** Opening Task inputs block **

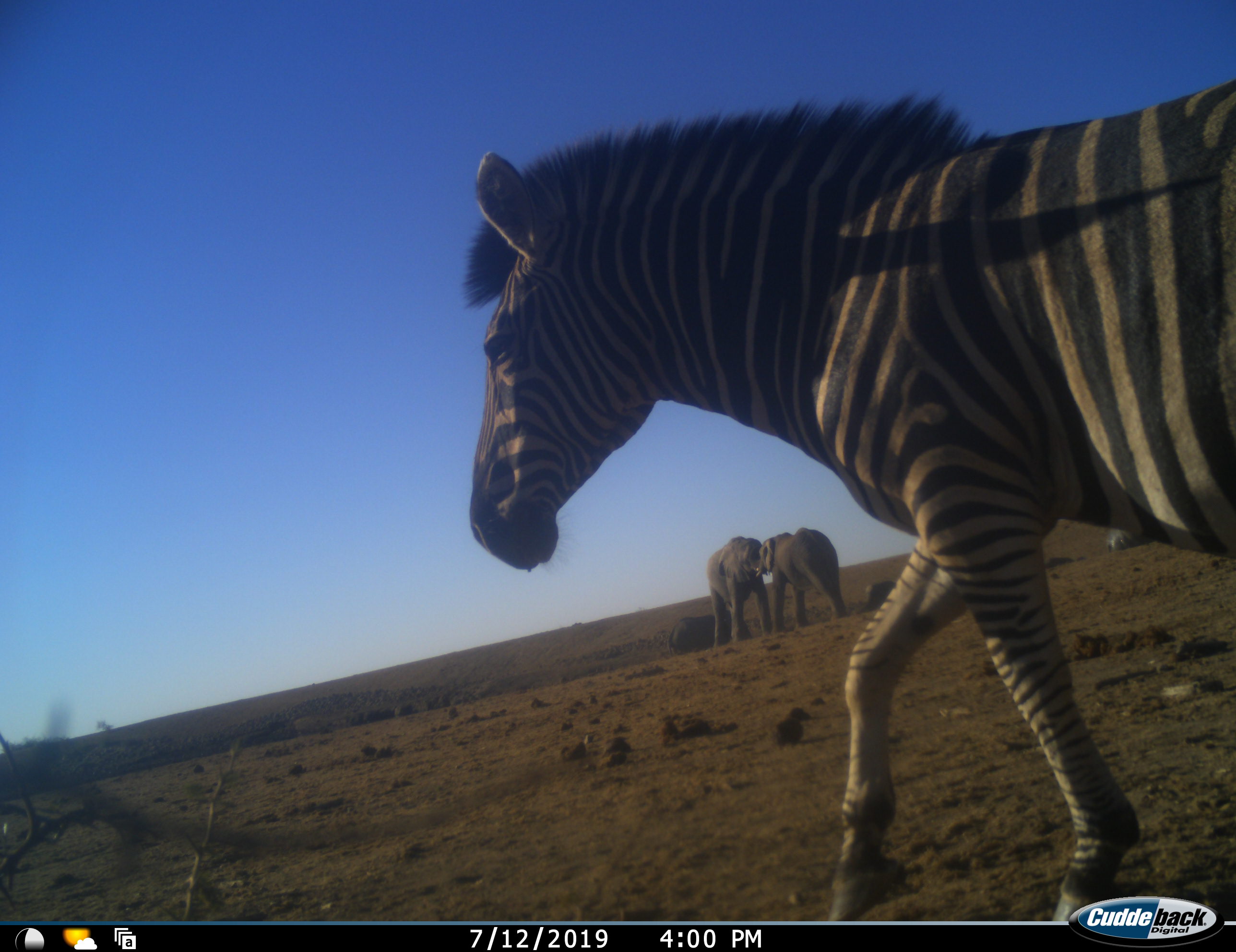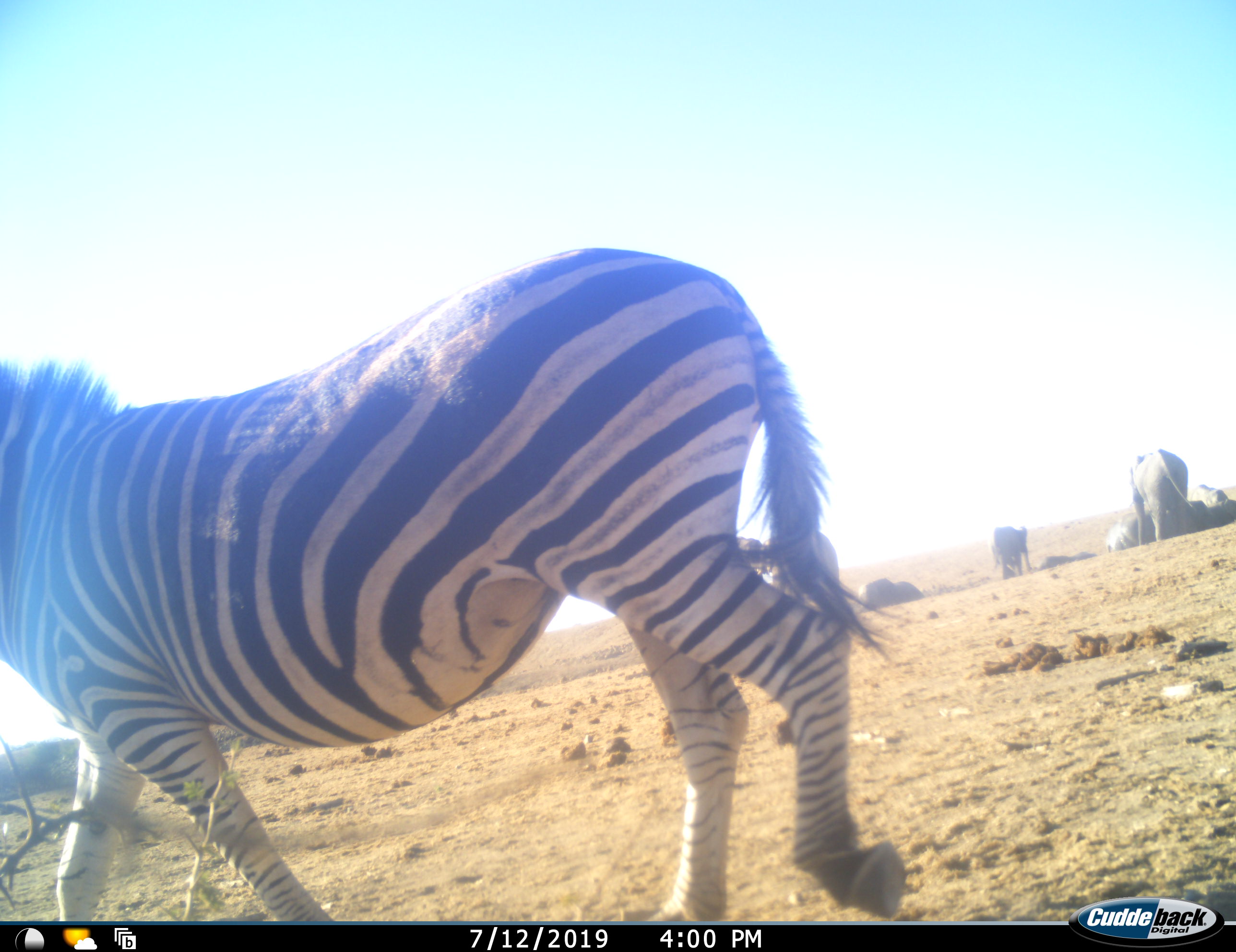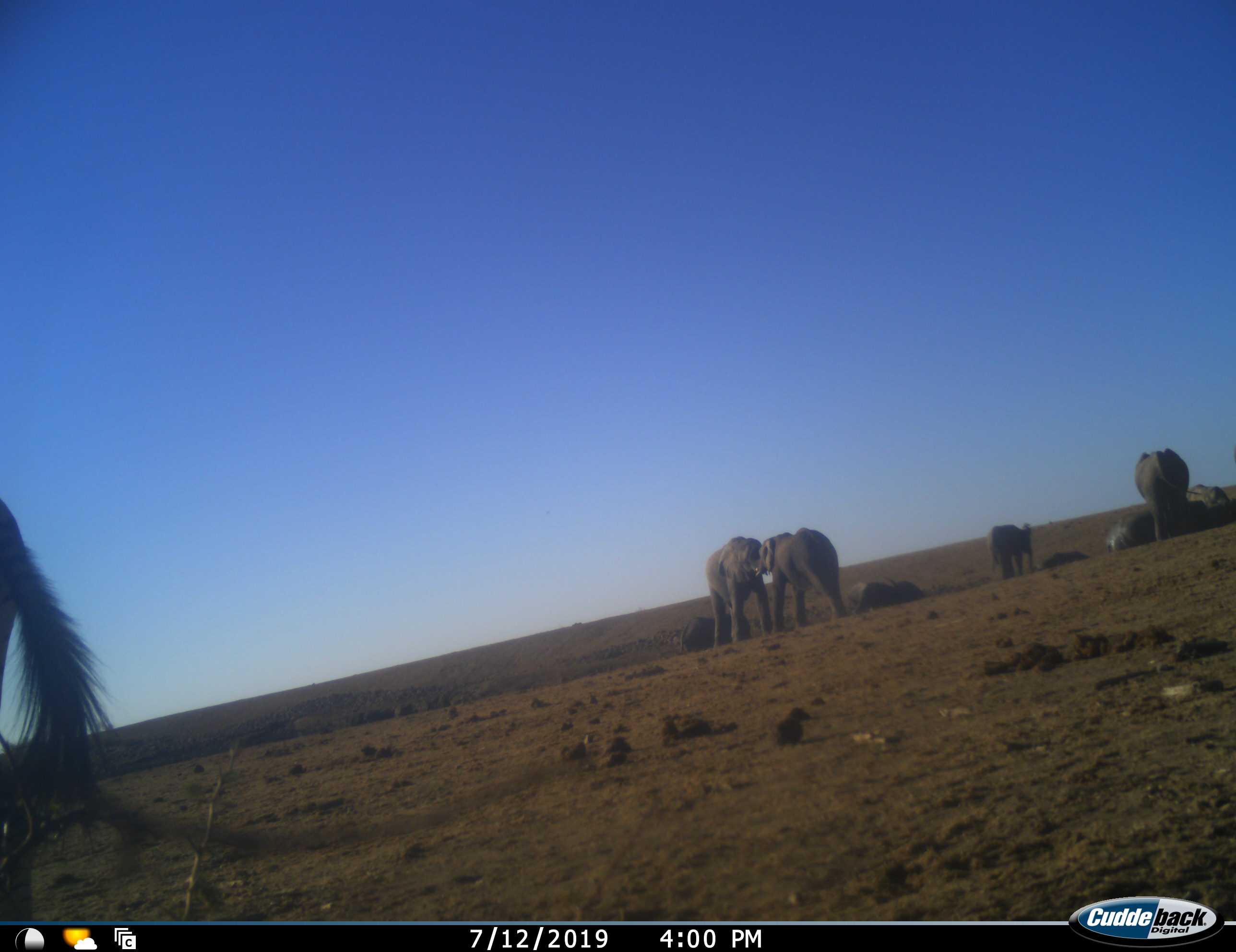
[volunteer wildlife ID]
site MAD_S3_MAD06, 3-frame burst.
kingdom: Animalia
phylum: Chordata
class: Mammalia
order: Proboscidea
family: Elephantidae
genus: Loxodonta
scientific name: Loxodonta africana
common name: african bush elephant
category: elephant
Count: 8.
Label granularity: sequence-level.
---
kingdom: Animalia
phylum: Chordata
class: Mammalia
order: Perissodactyla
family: Equidae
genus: Equus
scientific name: Equus quagga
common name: plains zebra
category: zebraplains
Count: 1.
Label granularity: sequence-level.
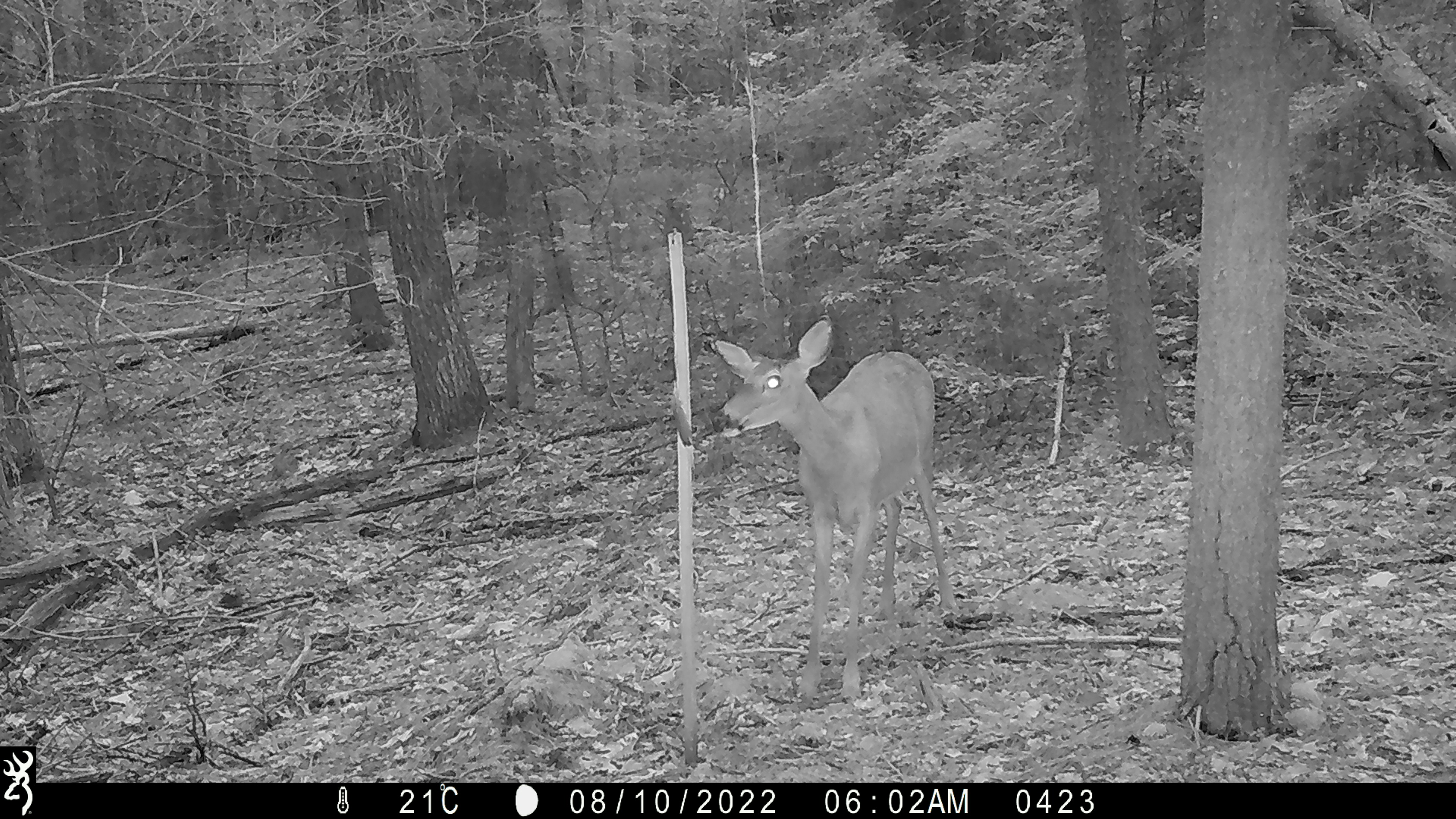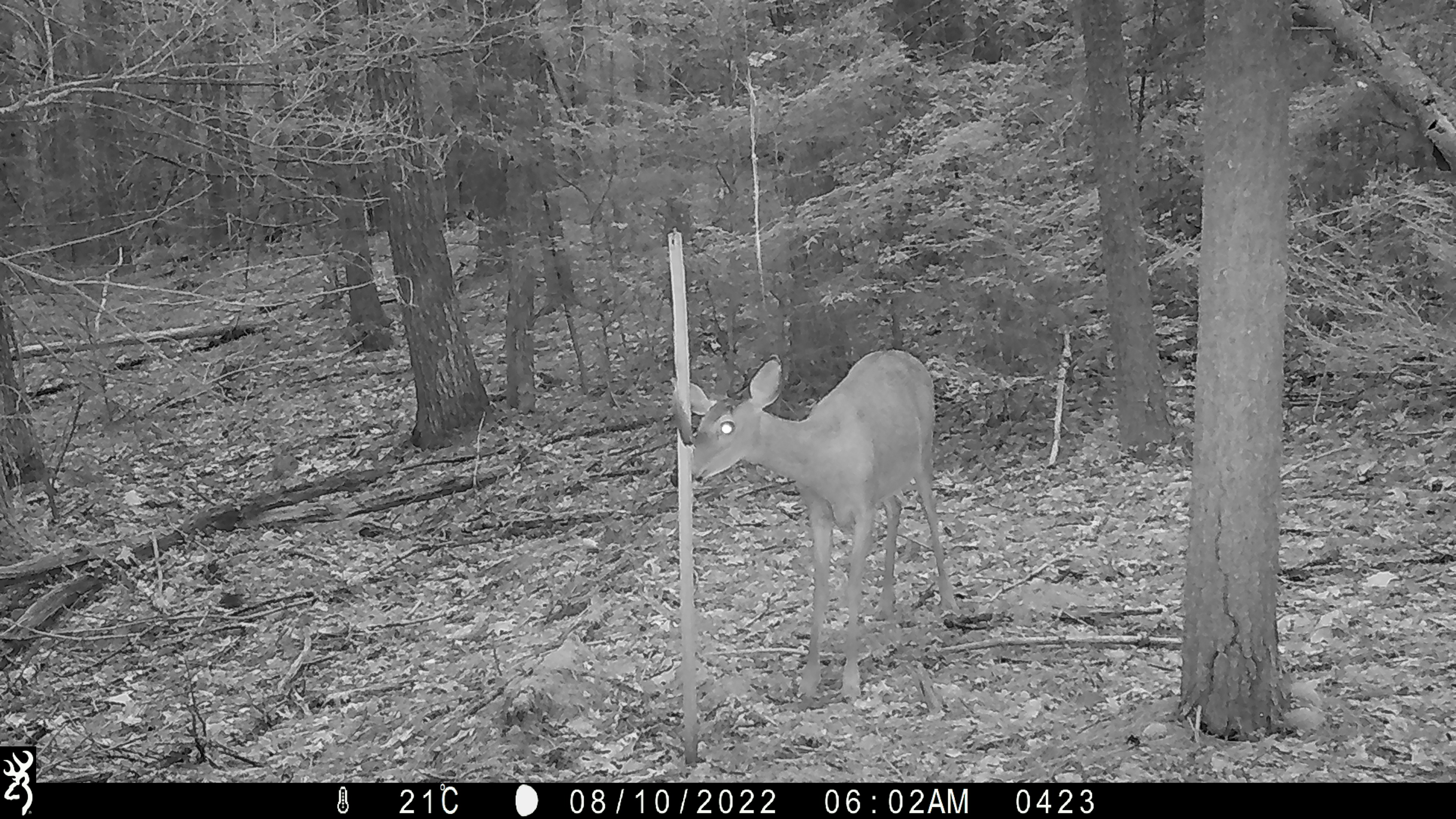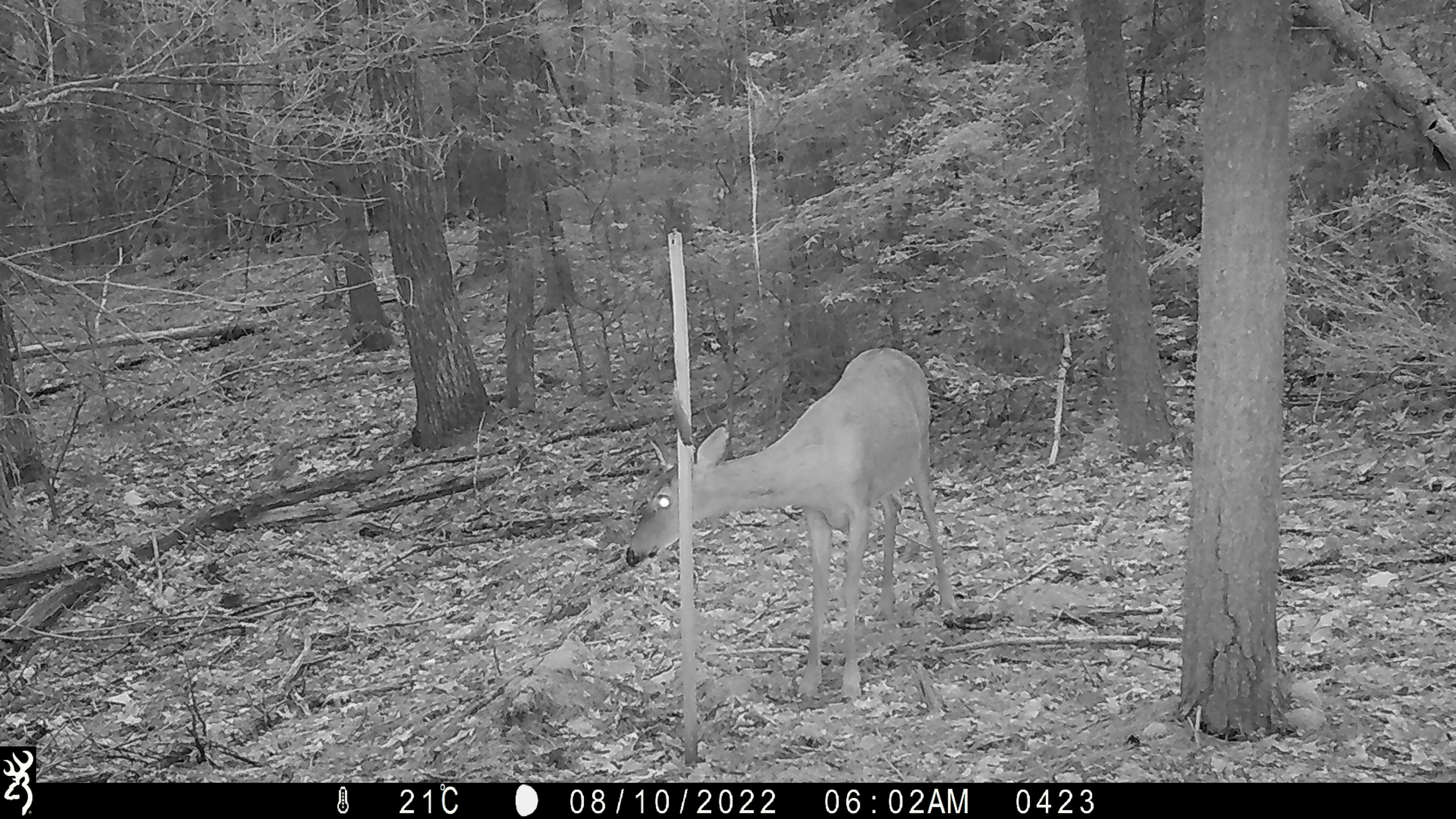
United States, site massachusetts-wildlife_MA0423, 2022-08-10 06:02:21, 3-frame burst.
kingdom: Animalia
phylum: Chordata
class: Mammalia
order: Artiodactyla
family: Cervidae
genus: Odocoileus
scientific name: Odocoileus virginianus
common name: white-tailed deer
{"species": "white-tailed deer (Odocoileus virginianus)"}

** Closing Task inputs block **

#### [Exercise]
Write out the records above once more, word for word, with no pictures.

#### [Exercise solution]
[volunteer wildlife ID]
site MAD_S3_MAD06, 3-frame burst.
kingdom: Animalia
phylum: Chordata
class: Mammalia
order: Proboscidea
family: Elephantidae
genus: Loxodonta
scientific name: Loxodonta africana
common name: african bush elephant
category: elephant
Count: 8.
Label granularity: sequence-level.
---
kingdom: Animalia
phylum: Chordata
class: Mammalia
order: Perissodactyla
family: Equidae
genus: Equus
scientific name: Equus quagga
common name: plains zebra
category: zebraplains
Count: 1.
Label granularity: sequence-level.
United States, site massachusetts-wildlife_MA0423, 2022-08-10 06:02:21, 3-frame burst.
kingdom: Animalia
phylum: Chordata
class: Mammalia
order: Artiodactyla
family: Cervidae
genus: Odocoileus
scientific name: Odocoileus virginianus
common name: white-tailed deer
{"species": "white-tailed deer (Odocoileus virginianus)"}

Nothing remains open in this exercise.